--- start of Data provided ---

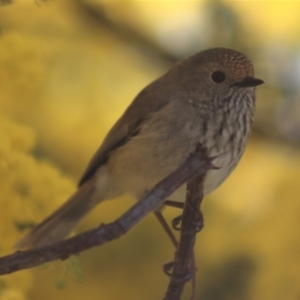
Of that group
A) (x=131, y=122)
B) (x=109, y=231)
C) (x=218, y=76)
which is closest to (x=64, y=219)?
(x=131, y=122)

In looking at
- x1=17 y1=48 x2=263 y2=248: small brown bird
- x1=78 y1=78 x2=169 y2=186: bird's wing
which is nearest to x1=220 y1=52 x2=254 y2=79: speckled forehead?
x1=17 y1=48 x2=263 y2=248: small brown bird

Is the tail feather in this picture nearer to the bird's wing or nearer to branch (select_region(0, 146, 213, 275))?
the bird's wing

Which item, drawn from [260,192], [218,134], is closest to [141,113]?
[218,134]

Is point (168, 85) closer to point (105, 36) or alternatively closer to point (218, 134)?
point (218, 134)

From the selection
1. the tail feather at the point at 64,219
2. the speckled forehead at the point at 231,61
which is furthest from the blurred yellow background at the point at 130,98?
the speckled forehead at the point at 231,61

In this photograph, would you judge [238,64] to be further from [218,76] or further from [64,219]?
[64,219]

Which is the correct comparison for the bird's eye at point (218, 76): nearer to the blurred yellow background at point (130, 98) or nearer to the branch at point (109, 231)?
the blurred yellow background at point (130, 98)
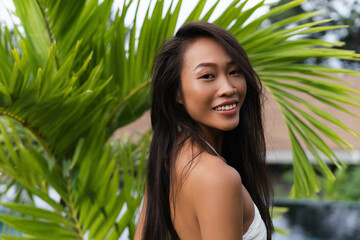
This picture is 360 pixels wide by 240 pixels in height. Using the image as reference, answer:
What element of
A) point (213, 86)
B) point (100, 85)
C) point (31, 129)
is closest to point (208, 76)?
point (213, 86)

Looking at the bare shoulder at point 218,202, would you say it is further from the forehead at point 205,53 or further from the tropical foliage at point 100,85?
the tropical foliage at point 100,85

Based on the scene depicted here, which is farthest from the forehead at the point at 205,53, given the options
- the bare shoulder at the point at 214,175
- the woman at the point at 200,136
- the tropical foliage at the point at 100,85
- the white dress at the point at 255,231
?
the tropical foliage at the point at 100,85

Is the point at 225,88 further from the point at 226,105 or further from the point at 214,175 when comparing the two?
the point at 214,175

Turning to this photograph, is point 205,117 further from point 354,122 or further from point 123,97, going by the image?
point 354,122

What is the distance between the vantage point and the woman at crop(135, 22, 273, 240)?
1073mm

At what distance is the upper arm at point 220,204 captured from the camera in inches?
41.6

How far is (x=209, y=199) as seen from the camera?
3.48ft

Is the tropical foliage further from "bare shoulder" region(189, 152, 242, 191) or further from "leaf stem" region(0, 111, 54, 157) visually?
"bare shoulder" region(189, 152, 242, 191)

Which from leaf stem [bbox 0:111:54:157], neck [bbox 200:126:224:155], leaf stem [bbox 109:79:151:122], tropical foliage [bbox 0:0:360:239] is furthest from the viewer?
leaf stem [bbox 109:79:151:122]

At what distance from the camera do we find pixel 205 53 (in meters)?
1.24

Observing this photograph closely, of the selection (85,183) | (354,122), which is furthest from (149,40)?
(354,122)

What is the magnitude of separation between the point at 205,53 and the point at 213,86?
10cm

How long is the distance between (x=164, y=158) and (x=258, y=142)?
332mm

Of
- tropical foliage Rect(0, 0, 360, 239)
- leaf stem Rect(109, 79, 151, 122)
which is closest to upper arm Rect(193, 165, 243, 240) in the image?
→ tropical foliage Rect(0, 0, 360, 239)
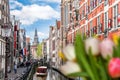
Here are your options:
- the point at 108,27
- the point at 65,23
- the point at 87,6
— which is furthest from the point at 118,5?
the point at 65,23

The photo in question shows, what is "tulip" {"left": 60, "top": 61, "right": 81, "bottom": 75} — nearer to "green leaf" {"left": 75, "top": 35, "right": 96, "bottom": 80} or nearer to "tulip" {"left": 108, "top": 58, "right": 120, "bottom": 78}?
"green leaf" {"left": 75, "top": 35, "right": 96, "bottom": 80}

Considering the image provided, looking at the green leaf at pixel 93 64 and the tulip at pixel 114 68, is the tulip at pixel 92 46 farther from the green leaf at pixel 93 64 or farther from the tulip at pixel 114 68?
the tulip at pixel 114 68

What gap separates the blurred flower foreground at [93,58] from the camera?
7.46ft

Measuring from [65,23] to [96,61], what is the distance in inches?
2903

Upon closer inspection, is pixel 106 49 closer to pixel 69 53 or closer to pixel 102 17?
pixel 69 53

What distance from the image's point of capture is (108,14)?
32.8 meters

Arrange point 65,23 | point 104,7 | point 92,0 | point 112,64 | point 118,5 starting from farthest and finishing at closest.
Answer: point 65,23 → point 92,0 → point 104,7 → point 118,5 → point 112,64

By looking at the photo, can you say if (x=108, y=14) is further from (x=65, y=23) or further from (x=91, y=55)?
(x=65, y=23)

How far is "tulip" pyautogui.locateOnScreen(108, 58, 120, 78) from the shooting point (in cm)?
220

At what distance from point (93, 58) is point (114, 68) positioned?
19cm

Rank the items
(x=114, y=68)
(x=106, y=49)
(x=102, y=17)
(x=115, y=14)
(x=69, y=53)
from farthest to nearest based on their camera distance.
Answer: (x=102, y=17)
(x=115, y=14)
(x=69, y=53)
(x=106, y=49)
(x=114, y=68)

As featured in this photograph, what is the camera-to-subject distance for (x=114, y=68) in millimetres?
2197

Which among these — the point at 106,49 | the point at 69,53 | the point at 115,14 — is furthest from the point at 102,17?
the point at 106,49

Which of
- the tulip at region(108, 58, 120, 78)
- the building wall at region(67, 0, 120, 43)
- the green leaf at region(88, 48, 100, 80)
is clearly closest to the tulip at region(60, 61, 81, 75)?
the green leaf at region(88, 48, 100, 80)
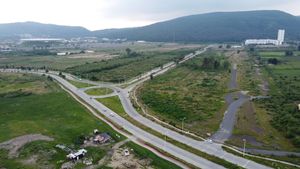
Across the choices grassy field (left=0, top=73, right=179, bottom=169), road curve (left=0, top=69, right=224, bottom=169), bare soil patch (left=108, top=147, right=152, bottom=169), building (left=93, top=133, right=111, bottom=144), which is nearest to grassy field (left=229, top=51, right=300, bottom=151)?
road curve (left=0, top=69, right=224, bottom=169)

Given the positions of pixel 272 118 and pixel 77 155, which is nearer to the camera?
pixel 77 155

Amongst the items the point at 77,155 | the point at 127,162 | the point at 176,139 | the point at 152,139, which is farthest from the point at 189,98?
the point at 77,155

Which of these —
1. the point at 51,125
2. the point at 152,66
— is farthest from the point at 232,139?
the point at 152,66

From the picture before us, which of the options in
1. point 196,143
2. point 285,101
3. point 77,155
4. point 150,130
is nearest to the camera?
point 77,155

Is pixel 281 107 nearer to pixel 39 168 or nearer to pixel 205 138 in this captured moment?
pixel 205 138

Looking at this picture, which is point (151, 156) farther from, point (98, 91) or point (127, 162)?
point (98, 91)

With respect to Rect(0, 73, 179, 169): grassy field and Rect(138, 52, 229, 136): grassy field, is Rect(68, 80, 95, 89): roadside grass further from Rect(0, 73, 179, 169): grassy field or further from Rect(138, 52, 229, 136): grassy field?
Rect(138, 52, 229, 136): grassy field

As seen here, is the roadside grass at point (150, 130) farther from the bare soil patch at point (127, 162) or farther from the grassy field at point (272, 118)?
the grassy field at point (272, 118)
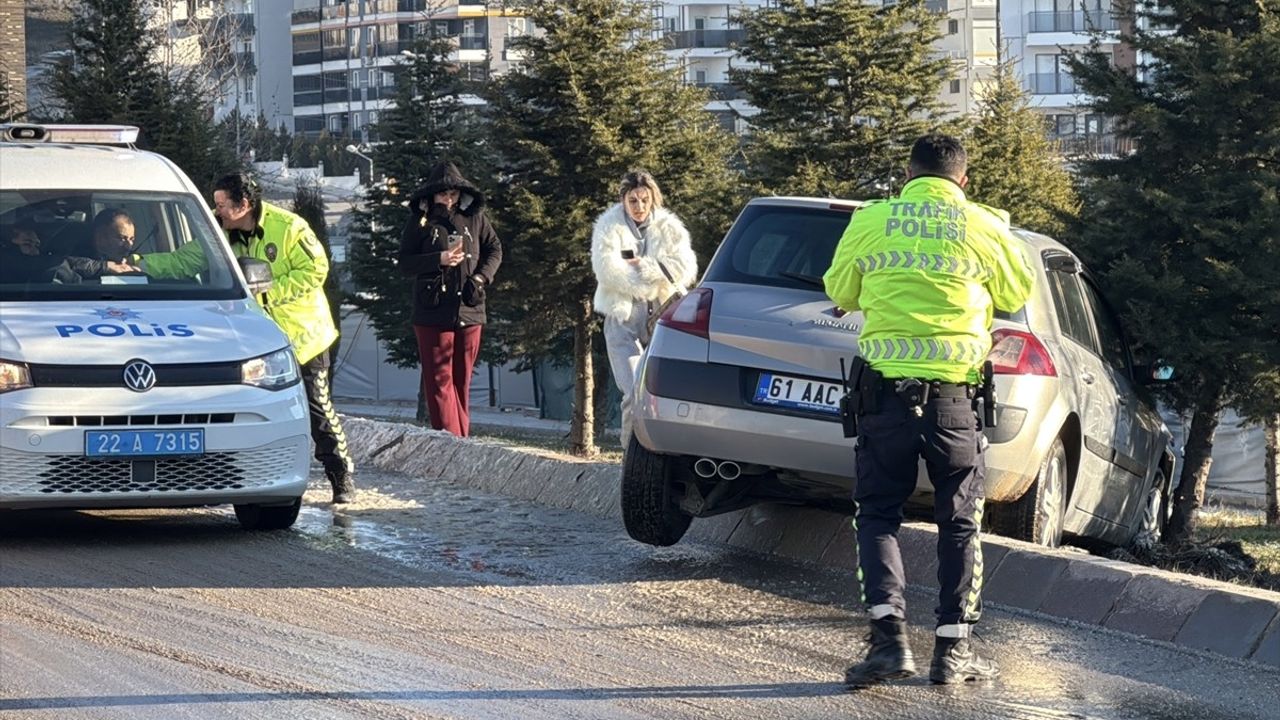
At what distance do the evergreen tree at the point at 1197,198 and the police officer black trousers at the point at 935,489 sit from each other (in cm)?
1060

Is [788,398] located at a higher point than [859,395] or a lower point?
lower

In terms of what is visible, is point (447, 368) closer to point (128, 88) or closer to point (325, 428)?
point (325, 428)

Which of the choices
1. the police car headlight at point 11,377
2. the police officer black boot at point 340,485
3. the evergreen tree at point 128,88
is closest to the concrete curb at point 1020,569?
the police officer black boot at point 340,485

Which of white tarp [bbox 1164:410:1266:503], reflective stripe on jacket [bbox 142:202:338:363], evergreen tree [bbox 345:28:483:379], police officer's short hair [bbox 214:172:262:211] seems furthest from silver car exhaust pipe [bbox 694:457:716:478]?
evergreen tree [bbox 345:28:483:379]

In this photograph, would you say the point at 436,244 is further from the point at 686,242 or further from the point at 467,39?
the point at 467,39

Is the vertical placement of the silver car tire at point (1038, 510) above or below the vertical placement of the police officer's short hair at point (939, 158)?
below

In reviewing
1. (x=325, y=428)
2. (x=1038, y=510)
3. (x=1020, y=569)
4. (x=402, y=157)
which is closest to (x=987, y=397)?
(x=1020, y=569)

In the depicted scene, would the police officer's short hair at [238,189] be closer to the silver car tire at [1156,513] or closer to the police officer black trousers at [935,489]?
the police officer black trousers at [935,489]

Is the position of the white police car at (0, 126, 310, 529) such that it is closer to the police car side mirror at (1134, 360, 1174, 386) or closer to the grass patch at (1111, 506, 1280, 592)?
the grass patch at (1111, 506, 1280, 592)

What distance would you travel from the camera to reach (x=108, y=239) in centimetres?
949

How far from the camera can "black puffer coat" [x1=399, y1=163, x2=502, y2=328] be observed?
1215 cm

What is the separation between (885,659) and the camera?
19.6 ft

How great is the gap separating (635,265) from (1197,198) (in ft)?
26.4

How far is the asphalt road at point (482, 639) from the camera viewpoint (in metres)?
5.66
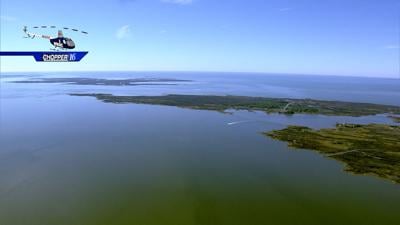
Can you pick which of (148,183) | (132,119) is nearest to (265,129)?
(132,119)

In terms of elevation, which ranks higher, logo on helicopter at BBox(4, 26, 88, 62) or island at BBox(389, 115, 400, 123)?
logo on helicopter at BBox(4, 26, 88, 62)

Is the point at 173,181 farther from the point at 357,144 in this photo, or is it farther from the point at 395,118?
the point at 395,118

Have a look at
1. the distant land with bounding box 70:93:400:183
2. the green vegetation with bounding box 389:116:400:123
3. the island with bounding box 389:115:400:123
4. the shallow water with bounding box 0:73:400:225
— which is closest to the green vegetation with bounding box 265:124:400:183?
the distant land with bounding box 70:93:400:183

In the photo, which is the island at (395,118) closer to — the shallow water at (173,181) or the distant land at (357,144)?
the distant land at (357,144)

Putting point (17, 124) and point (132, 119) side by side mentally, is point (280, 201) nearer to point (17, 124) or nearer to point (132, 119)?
point (132, 119)

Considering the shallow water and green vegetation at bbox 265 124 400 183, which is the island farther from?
the shallow water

--- end of Data provided ---

_Stated goal_
Write out exactly the lines from the one that contains "What is the separation" through the last line of the data above, both included. Leave every picture out.

_The completed task_
What is the separation between (885,659) and the camera?
19.6 ft

How great is the gap separating (635,265) from (1197,198) (in ft)?
26.4

How far is the asphalt road at point (482, 639) from the camera viewpoint (in metres)?
5.66
Can you pick which of (148,183) | (132,119) is nearest to (265,129)?
(132,119)

In terms of elevation, which ranks higher, logo on helicopter at BBox(4, 26, 88, 62) or island at BBox(389, 115, 400, 123)?
logo on helicopter at BBox(4, 26, 88, 62)

Is the point at 173,181 farther from the point at 357,144 in this photo, or is it farther from the point at 395,118?
the point at 395,118

Have a look at
1. the distant land with bounding box 70:93:400:183
2. the green vegetation with bounding box 389:116:400:123
3. the island with bounding box 389:115:400:123
4. the shallow water with bounding box 0:73:400:225
— which is closest to the green vegetation with bounding box 265:124:400:183?
the distant land with bounding box 70:93:400:183

In the photo, which is the island at (395,118) closer to — the shallow water at (173,181) or the distant land at (357,144)?
the distant land at (357,144)

Putting point (17, 124) and point (132, 119) side by side mentally, is point (280, 201) nearer to point (17, 124) or nearer to point (132, 119)?
point (132, 119)

Considering the shallow water and green vegetation at bbox 265 124 400 183, which is the island farther from?
the shallow water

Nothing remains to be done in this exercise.